-- EXCERPT TO READ start --

3. Streamlining of the Government Sector and Improving the Efficiency of Public Spending:

§         to maintain critical public function within the framework of a tight expenditure program (expenditure maintained at about 13 percent of GDP in 1996);

§         reforming government pay and employment;

§         reforming the provision and financing of social services reforming social insurance and social protection;

§         eliminating energy subsidies;

4. Fostering Adjustment of the Productive Sector:

§         accelerating privatization;

§         restructuring the financial sector;

§         fostering export growth.

Disbursement:      US$ 29.88 million

The disbursement of the loan is linked to agreed targets specified for each tranche release – to be met by the Georgian Government in implementing its structural reform program.



Project Description:    The Government’s structural reform program outline in the Letter of development Policy was presented with the Second Adjustment Credit (SACII), $60 million (which closed in December 1998). To facilitate the timely implementation of structural reforms, the Government requested a program of technical assistance to support the design and implementation of reform measures in the key areas. The institutional capacity of the Government to implement structural reform measures has been successfully strengthened under the Institutional Building Credit (IBC) and the Structural Adjustment Technical Assistance Credit (SATAC). Lessons learned from these two technical assistance projects were incorporated in the design of SATAC II.


The Core objective of SATAC II is to enhance the capacity of the Georgian Government to implement the structural reform program supported by SAC II.

The technical assistance is divided into seven broad categories:

·        judicial reform and anti-corruption initiative;

·        financial sector;

·        energy sector reforms;

·        social protection

·        health

·        resource mobilization

·        public information

5.1.4        The World Bank and IMF Cooperation in Georgia

The World Bank and IMF Partnership in Georgia’s Development Strategy

1.                  The IMF has taken the lead in assisting Georgia in enhancing macroeconomic stability.  In this regard, the Fund has encouraged the authorities to pursue a prudent fiscal policy, including by increasing tax revenues and reducing domestic expenditure arrears.  The IMF Board approved a new three-year program under the Fund’s Poverty Reduction and Growth Facility (PRGF) in January 2001.  The first and the second reviews under the PRGF were completed in October 2001 and July 2002, respectively.  Implementation of the 2002 macroeconomic program was broadly on track.  Quantita­tive criteria and indicative targets were met, except for those on domestic arrears, fuel and excise tax collection and reserve money.  At 2 percent of GDP, the fiscal deficit was slightly higher than programmed because of shortfalls in external financing, and revenue collection improved only slightly from 14.3 percent of GDP to 14.4 percent over the period.  An IMF mission which visited Georgia in July 2003 to discuss completion of the postponed third review found that the fiscal pressures that emerged in early 2003 had continued, with tax revenue falling short of budget targets, and an accumulation of substantial new budget arrears.  The IMF thus saw the need inter alia to introduce some tax reform measures, adjust electricity tariffs and revise the 2003 budget to close the fiscal gap.  The authorities achieved the first two but were unable to secure parliamentary approval of a revised budget.  The current PRGF will expire in the next several months and the IMF will soon be initiating discussions to assess prospects for a possible new three-year program to support Georgia’s EDPRP.

-- EXCERPT TO READ end --
-- DATA EXCERPT start --

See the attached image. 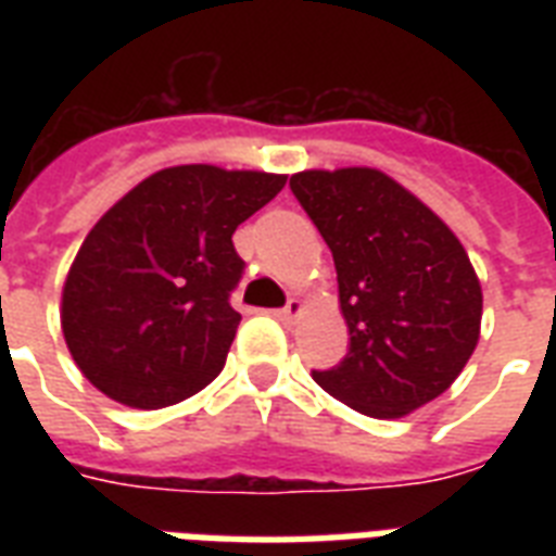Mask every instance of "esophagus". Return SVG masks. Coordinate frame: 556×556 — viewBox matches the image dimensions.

-- DATA EXCERPT end --

# EXERCISE
From the excerpt on Georgia's structural reform program, list the seven broad categories into which the SATAC II technical assistance is divided.

# REPLY TO THE EXERCISE
- judicial reform and anti-corruption initiative
- financial sector
- energy sector reforms
- social protection
- health
- resource mobilization
- public information